NEW YORK — Like generations of garment workers before him, Max Hernandez came to New York City to get his start behind a sewing machine.
Only he could not find any work. After more than a year of looking, Hernandez, 25, finally spotted a Craigslist ad for a $12-an-hour sewing job with UZI, a tiny company in Sunset Park, Brooklyn, that makes dresses for Anthropologie, among others.
“New York City is the center of the fashion world, but hardly any of it is made here,’’ said Hernandez, who beat out a dozen other applicants for the job. After several promotions, he now makes $15.50 an hour.
As Fashion Week unfolds on glittering runways this week, the city’s once-thriving garment manufacturing industry has little to celebrate. Many companies are struggling with rising rents and labor costs and outdated workspaces and losing business to competitors overseas who can make clothes more cheaply. Block after block of factories and showrooms have disappeared from the renowned garment district in Manhattan, replaced by technology, media, and consulting companies that focus on the design and marketing side of the business, if they are even connected to fashion.
There were just 22,626 city residents age 16 and older making apparel, accessories, and finished textile products in 2015, a small fraction of the peak of 323,669 workers in 1950, and less than half of the 59,049 workers in 2000, according to an analysis of census data by Queens College.
But now the troubled garment industry is getting a lifeline. City officials have stepped up efforts to create a modern garment district — this time in Sunset Park, where large industrial buildings, affordable rents, and easy access to transit lines and parking have already attracted dozens of manufacturing companies. A $115 million renovation of the city-owned Brooklyn Army Terminal, a former military supply base, will expand manufacturing space there by 500,000 square feet this fall.
City officials have partnered with the Council of Fashion Designers of America, a leading industry group, to help companies across the city modernize their manufacturing processes and workplaces. A joint program, the Fashion Manufacturing Initiative, has awarded $1.8 million in grants to 19 companies since 2014 to pay for technology like 3-D printers to create accessories, pattern-making, fabric-cutting software that results in less wasted fabric, and equipment that combines the fabric cutting, embroidering, and stitching into one step.

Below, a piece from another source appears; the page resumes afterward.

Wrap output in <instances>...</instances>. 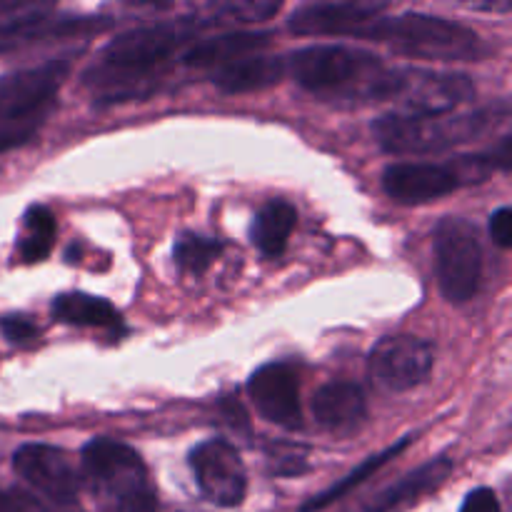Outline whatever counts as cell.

A city-financed marketing and advertising campaign — “Made in New York’’ — that promotes film and television productions and technology companies has been expanded to highlight locally made fashions with advertisements on newsstands, bus shelters, and in Women’s Wear Daily, a publication that covers the industry.
“Everybody thinks of fashion as all glitz, but this is a homegrown industry with everyday New Yorkers working behind the scenes,’’ said Alicia Glen, deputy mayor, who oversees the city’s economic development. “Fashion manufacturing puts food on the table for tens of thousands of families. And it needs room to grow. What’s ‘Made in New York’ is good for New York.’’

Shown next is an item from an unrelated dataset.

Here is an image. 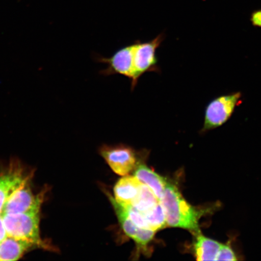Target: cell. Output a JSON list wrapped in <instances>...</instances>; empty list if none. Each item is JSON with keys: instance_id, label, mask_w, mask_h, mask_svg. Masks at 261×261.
I'll list each match as a JSON object with an SVG mask.
<instances>
[{"instance_id": "cell-16", "label": "cell", "mask_w": 261, "mask_h": 261, "mask_svg": "<svg viewBox=\"0 0 261 261\" xmlns=\"http://www.w3.org/2000/svg\"><path fill=\"white\" fill-rule=\"evenodd\" d=\"M250 21L254 27L261 28V9L252 12L250 16Z\"/></svg>"}, {"instance_id": "cell-10", "label": "cell", "mask_w": 261, "mask_h": 261, "mask_svg": "<svg viewBox=\"0 0 261 261\" xmlns=\"http://www.w3.org/2000/svg\"><path fill=\"white\" fill-rule=\"evenodd\" d=\"M30 179V174L19 165H10L0 173V214L10 196Z\"/></svg>"}, {"instance_id": "cell-4", "label": "cell", "mask_w": 261, "mask_h": 261, "mask_svg": "<svg viewBox=\"0 0 261 261\" xmlns=\"http://www.w3.org/2000/svg\"><path fill=\"white\" fill-rule=\"evenodd\" d=\"M242 93L236 92L218 96L208 104L205 110L201 133L219 128L230 119L237 106L241 103Z\"/></svg>"}, {"instance_id": "cell-15", "label": "cell", "mask_w": 261, "mask_h": 261, "mask_svg": "<svg viewBox=\"0 0 261 261\" xmlns=\"http://www.w3.org/2000/svg\"><path fill=\"white\" fill-rule=\"evenodd\" d=\"M143 215L150 230L156 232V231L168 226L164 211L160 203L154 208Z\"/></svg>"}, {"instance_id": "cell-14", "label": "cell", "mask_w": 261, "mask_h": 261, "mask_svg": "<svg viewBox=\"0 0 261 261\" xmlns=\"http://www.w3.org/2000/svg\"><path fill=\"white\" fill-rule=\"evenodd\" d=\"M159 203L160 200L151 189L142 184L138 197L132 205L144 214L154 208Z\"/></svg>"}, {"instance_id": "cell-3", "label": "cell", "mask_w": 261, "mask_h": 261, "mask_svg": "<svg viewBox=\"0 0 261 261\" xmlns=\"http://www.w3.org/2000/svg\"><path fill=\"white\" fill-rule=\"evenodd\" d=\"M165 38V34H161L151 41L143 42L138 40L134 42V79L130 83V89L132 91L138 85L140 78L145 73H161L156 52L161 47Z\"/></svg>"}, {"instance_id": "cell-17", "label": "cell", "mask_w": 261, "mask_h": 261, "mask_svg": "<svg viewBox=\"0 0 261 261\" xmlns=\"http://www.w3.org/2000/svg\"><path fill=\"white\" fill-rule=\"evenodd\" d=\"M8 237L7 232L3 221L2 215L0 214V243H2L3 240Z\"/></svg>"}, {"instance_id": "cell-5", "label": "cell", "mask_w": 261, "mask_h": 261, "mask_svg": "<svg viewBox=\"0 0 261 261\" xmlns=\"http://www.w3.org/2000/svg\"><path fill=\"white\" fill-rule=\"evenodd\" d=\"M192 252L196 260H237V254L229 243H222L199 232L194 236Z\"/></svg>"}, {"instance_id": "cell-6", "label": "cell", "mask_w": 261, "mask_h": 261, "mask_svg": "<svg viewBox=\"0 0 261 261\" xmlns=\"http://www.w3.org/2000/svg\"><path fill=\"white\" fill-rule=\"evenodd\" d=\"M133 50L132 44L120 48L109 58L95 55L94 59L97 63L107 65V68L100 70L99 73L106 76L122 75L128 77L132 83L134 79Z\"/></svg>"}, {"instance_id": "cell-8", "label": "cell", "mask_w": 261, "mask_h": 261, "mask_svg": "<svg viewBox=\"0 0 261 261\" xmlns=\"http://www.w3.org/2000/svg\"><path fill=\"white\" fill-rule=\"evenodd\" d=\"M100 154L112 170L119 175H128L138 165L135 151L125 145L103 146Z\"/></svg>"}, {"instance_id": "cell-7", "label": "cell", "mask_w": 261, "mask_h": 261, "mask_svg": "<svg viewBox=\"0 0 261 261\" xmlns=\"http://www.w3.org/2000/svg\"><path fill=\"white\" fill-rule=\"evenodd\" d=\"M30 179L10 196L3 206L2 214L40 212L44 194L35 195L33 193Z\"/></svg>"}, {"instance_id": "cell-11", "label": "cell", "mask_w": 261, "mask_h": 261, "mask_svg": "<svg viewBox=\"0 0 261 261\" xmlns=\"http://www.w3.org/2000/svg\"><path fill=\"white\" fill-rule=\"evenodd\" d=\"M142 184L135 175L123 176L114 186V200L124 205H133L138 197Z\"/></svg>"}, {"instance_id": "cell-12", "label": "cell", "mask_w": 261, "mask_h": 261, "mask_svg": "<svg viewBox=\"0 0 261 261\" xmlns=\"http://www.w3.org/2000/svg\"><path fill=\"white\" fill-rule=\"evenodd\" d=\"M134 175L143 184L151 189L160 200L167 185L168 179L158 174L148 166L139 163L134 170Z\"/></svg>"}, {"instance_id": "cell-1", "label": "cell", "mask_w": 261, "mask_h": 261, "mask_svg": "<svg viewBox=\"0 0 261 261\" xmlns=\"http://www.w3.org/2000/svg\"><path fill=\"white\" fill-rule=\"evenodd\" d=\"M160 203L168 226L187 230L193 236L201 231V218L213 214L218 208L217 204L194 206L186 200L177 185L170 181H168Z\"/></svg>"}, {"instance_id": "cell-2", "label": "cell", "mask_w": 261, "mask_h": 261, "mask_svg": "<svg viewBox=\"0 0 261 261\" xmlns=\"http://www.w3.org/2000/svg\"><path fill=\"white\" fill-rule=\"evenodd\" d=\"M40 212L2 214L8 237L28 241L34 246L42 243L40 232Z\"/></svg>"}, {"instance_id": "cell-13", "label": "cell", "mask_w": 261, "mask_h": 261, "mask_svg": "<svg viewBox=\"0 0 261 261\" xmlns=\"http://www.w3.org/2000/svg\"><path fill=\"white\" fill-rule=\"evenodd\" d=\"M34 244L7 237L0 243V261L17 260Z\"/></svg>"}, {"instance_id": "cell-9", "label": "cell", "mask_w": 261, "mask_h": 261, "mask_svg": "<svg viewBox=\"0 0 261 261\" xmlns=\"http://www.w3.org/2000/svg\"><path fill=\"white\" fill-rule=\"evenodd\" d=\"M108 195L124 232L135 241L138 252H145L148 245L154 239L155 231L137 226L130 220L123 205L114 200L112 196Z\"/></svg>"}]
</instances>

Currently, there are 1,568 garment manufacturing companies in the five boroughs. The largest concentration, 419 companies, remains clustered in or around the garment district, even as manufacturing space there has shrunk to 830,000 square feet from 1.1 million square feet as recently as 2009.
“The streets used to be lined with trucks that were picking up or delivering to the garment district,’’ recalled Frank Dara, 71, who spent decades cutting fabric for companies. “Today, if you see 10 percent of what it used to be, that’s a lot.’’
Steven Kolb, the chief executive of the Council of Fashion Designers of America, said local garment manufacturers were as vital as ever to the city’s fashion industry. Local companies are often more willing to accept small orders and take chances on new designers than overseas manufacturers, he said.
They can also turn around clothes more quickly, and their proximity allows designers to monitor production more closely.
“The closer you are to production, the better,’’ said Kolb.